Pearl swung herself up onto Marcus’s pony, Stout, fitting herself to Marcus’s spine as they cantered along a dray track, and Marcus held the pony’s head correctly with his Dutchy hackamore.

If Pearl ever went to a place without a railway line and a fettlers’ camp, she wondered why it felt so empty of the life that mattered. ‘There is no way out of this dump,’ she’d say, even of places that were famous beauty spots. Pearl shivered in the steaming heat when the Deases went on their New South Wales Government Railways travel warrants to the Far North Coast. A crane and a pair of buffers hanging over a shining estuary marked the end of something big.

‘Take me
home
,’ she wailed, a temporary sort of place even so, but where the moon turned rust to gold and storms dragged skirts of rain through lightning flashes, smelting grey ballast green.

When Pearl’s parents talked about towns where they’d lived in the days before they ever knew the meaning of a siding, a trestle bridge, a high embankment or a spark-throwing engine passing in the night, Pearl was sorry for them. It was as if they’d confessed to imposturing royalty by admitting they had once been ordinary, outside the railway life altogether and not quite ashamed of themselves as Pearl would be ashamed of herself if she had not iron, soot and wayside wildflowers in her hair.

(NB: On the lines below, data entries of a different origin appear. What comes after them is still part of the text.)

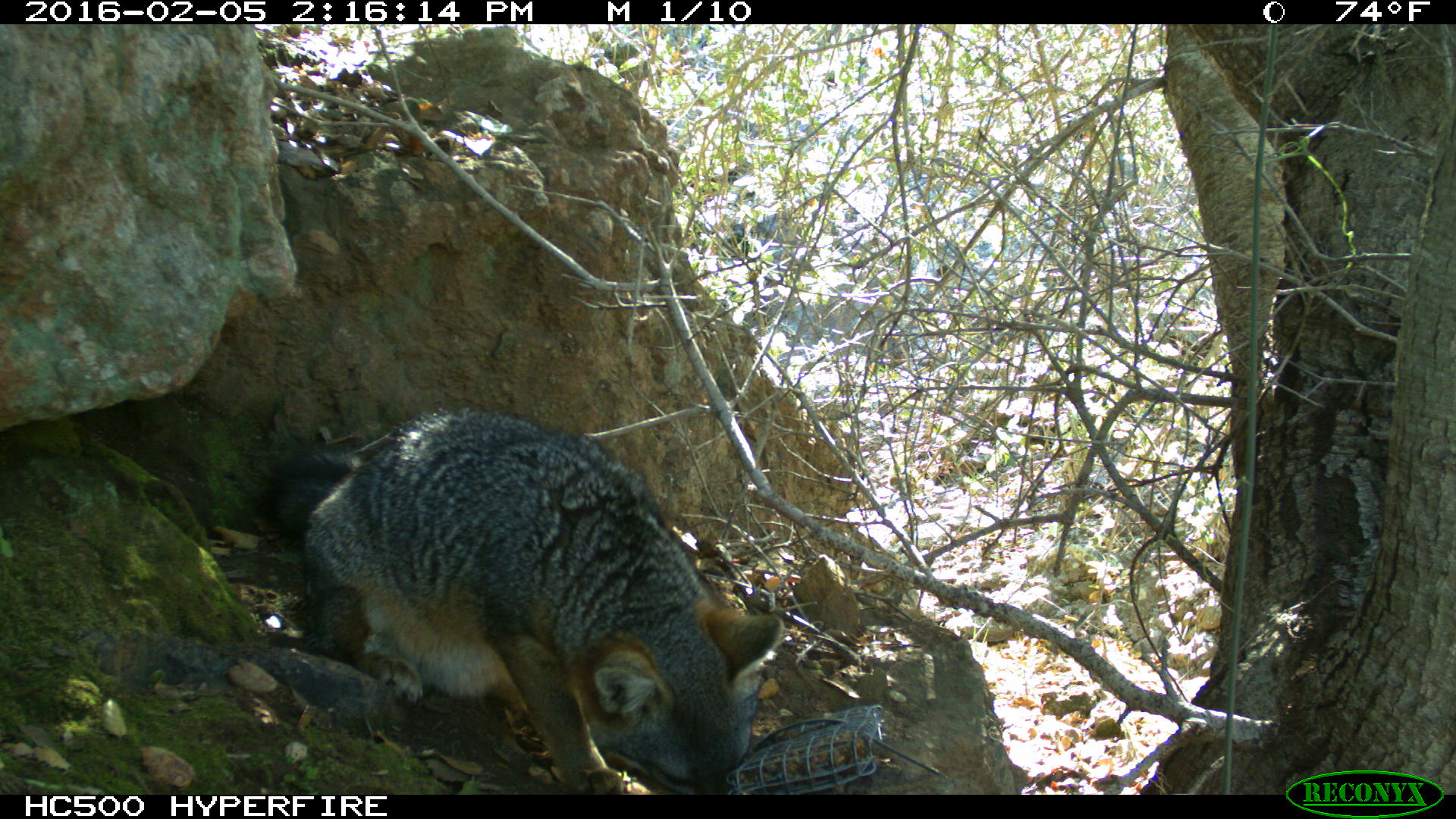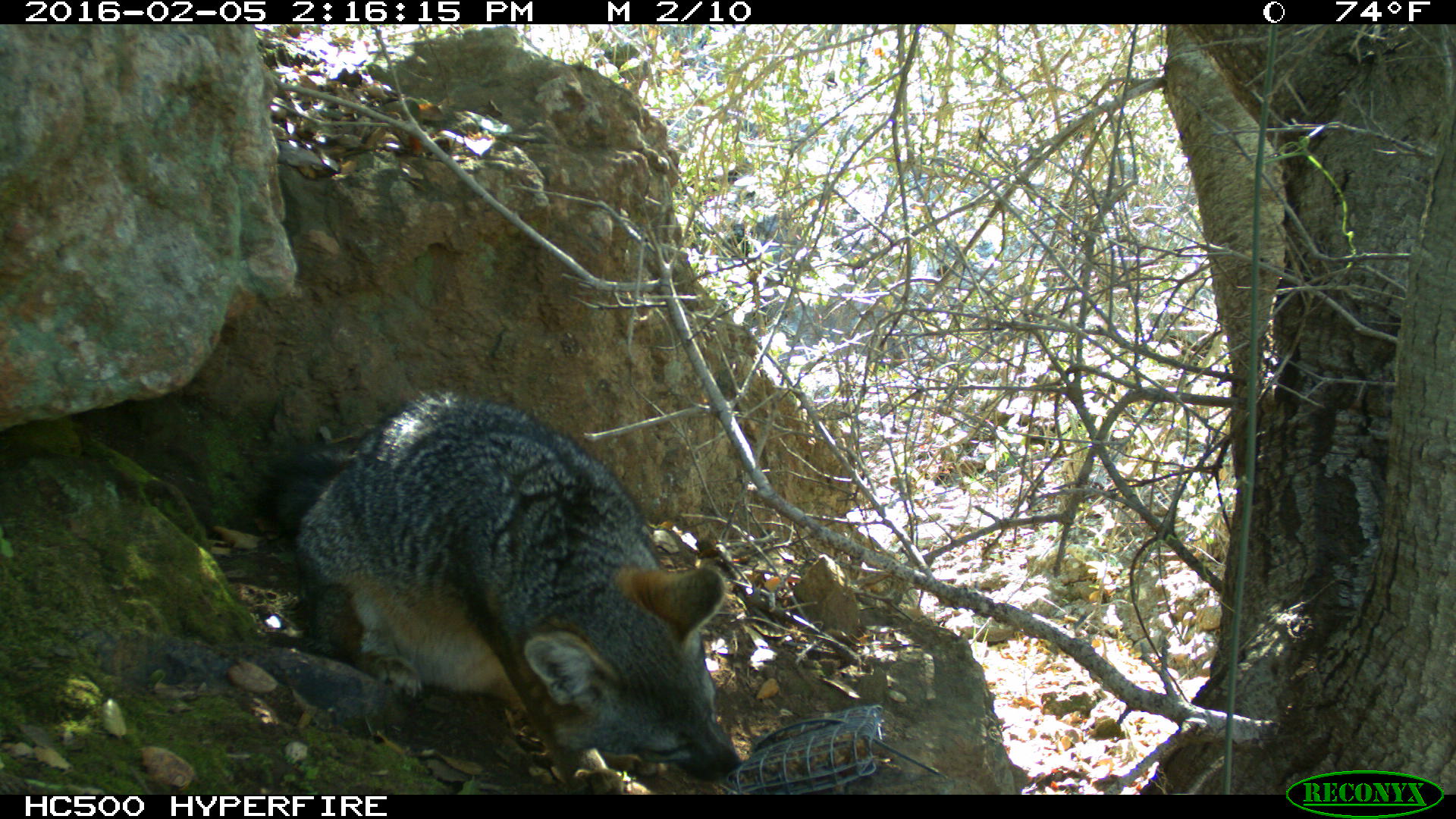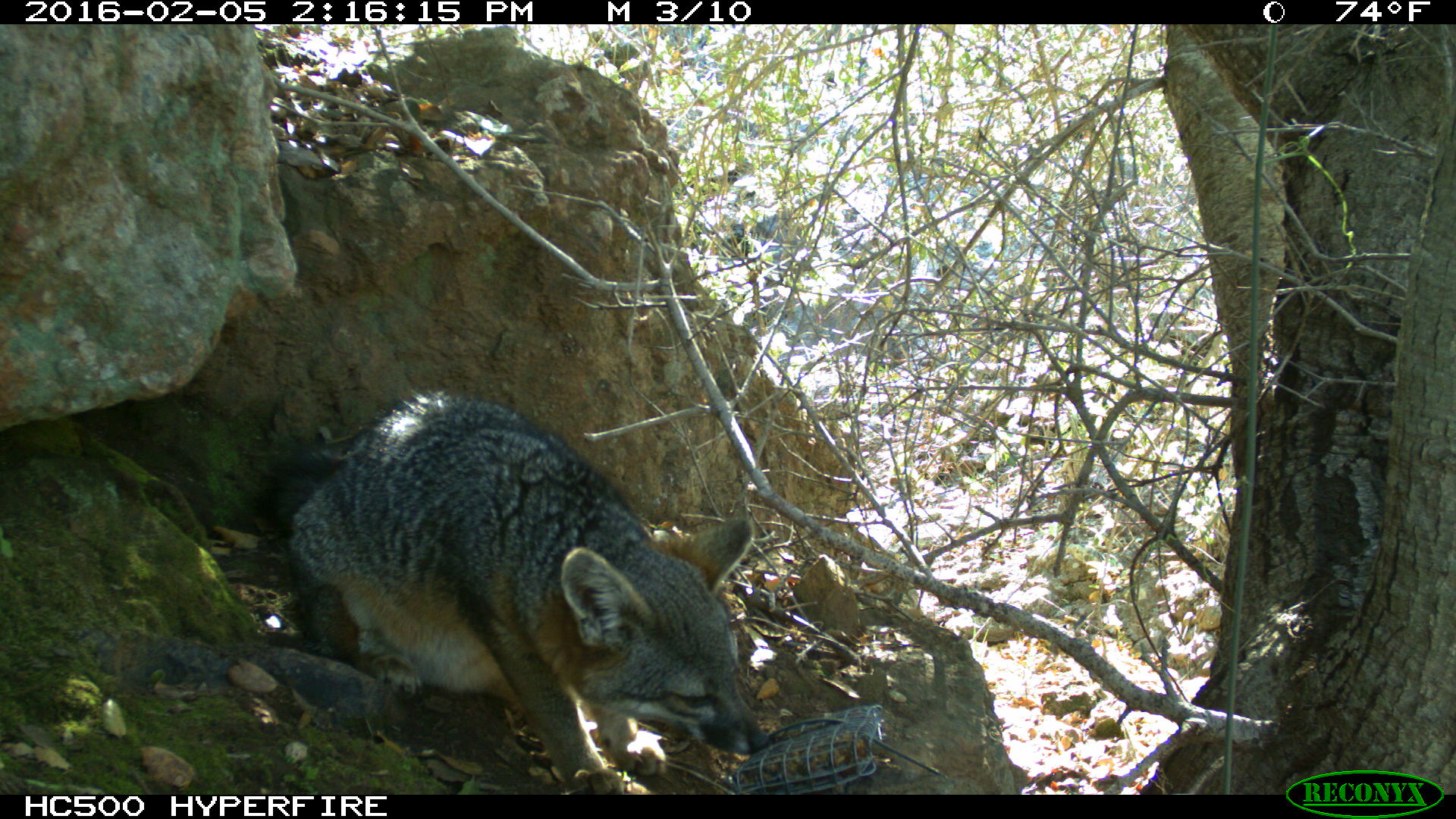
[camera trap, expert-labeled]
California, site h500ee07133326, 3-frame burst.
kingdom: Animalia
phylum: Chordata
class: Mammalia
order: Carnivora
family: Canidae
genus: Urocyon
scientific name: Urocyon littoralis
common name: island fox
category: fox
Fox (island fox) (Urocyon littoralis).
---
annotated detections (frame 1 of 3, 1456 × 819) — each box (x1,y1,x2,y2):
fox: (258,406,779,794)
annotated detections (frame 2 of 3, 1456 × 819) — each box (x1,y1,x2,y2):
fox: (255,391,742,794)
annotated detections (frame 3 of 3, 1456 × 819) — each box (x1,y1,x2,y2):
fox: (255,387,774,792)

Marcus, an orphan, whose childhood from infancy was spent on New Killarney’s rough selection, said there was rarely a winter’s night when he didn’t hear the shriek of a fog whistle back in the sandstone ranges.

Marcus, Luana and Pearl – each was called to the railway life. Three bright-eyed kids, they stared into cracked platform mirrors wondering who they were, dreaming of who they might become. In that inheritance, whatever it was, they would never be alone or undefended.

The Deases lived in a tent. The Milburns, half a mile down the track in an acre of bracken fern, also lived in a tent. Both welcomed Marcus to their skittles of purloined veal and pots of nettles boiled with watercress – but the Deases’ tent was the place for the boy.

It was airy in summer, warmed in winter by a coal stove and hanging carpets blocking drafts, moonlight thrown on a canvas roof vivid as lamplight. Marcus liked the way the flap of the tent cut the sky like a metal ruler. They read Wild West novels passed on by fettlers who traded them.

Luana, visiting from her lesser palace, sat on a wooden stool wearing the striped dress her mother made her with trochus shell buttons, the frugality of its folds spread around her, island-princess-like. When she took home papers thrown from the trains, her father, Kedron, could be seen sitting on a stump inspecting the pages between his fists, a proud man who could not read a word and signed his name with a cross.

Marcus’s grandfather, dirty beard forked in the wind, foul mouth chattering, beckoned to passengers to throw their bounty from the passing trains. It was real work pushing the aches in his legs to make an accumulation of treats. At Christmas whisky bottles were dangled from carriage windows on lengths of cord – he seemed to spurn them, after a certain day, when he got his fill from the Dutchies, with their bewitching poison, as he crowed that you never knew what was enough of something unless you had too much of it.

There was ginger beer, lemonade and plum cakes, too, sewn into padded parcels and thrown for children to catch.

Pearl caught a pudding coming through the air like an artillery shell. She touched the fruity treasure to the ground with a spurt of dust. Hanging from the windows of the Western Mail, passengers gave a cheer for her tomboy ways and catcalled the old miser dancing for his pay.

Wearing the textures of their bar-soaped, sun-dried cottons, Luana and Pearl roamed free as sunshine on the lumpy earth. Their mothers called them to get away, to scram from the navvies who shouldered their picks and crowbars and came over for conversation, making the girls laugh into their big, dirty faces. Navvies were the ones who built the embankments, dug the cuttings, laid down the tracks. If anyone had a right to the spoils of the earth it was them.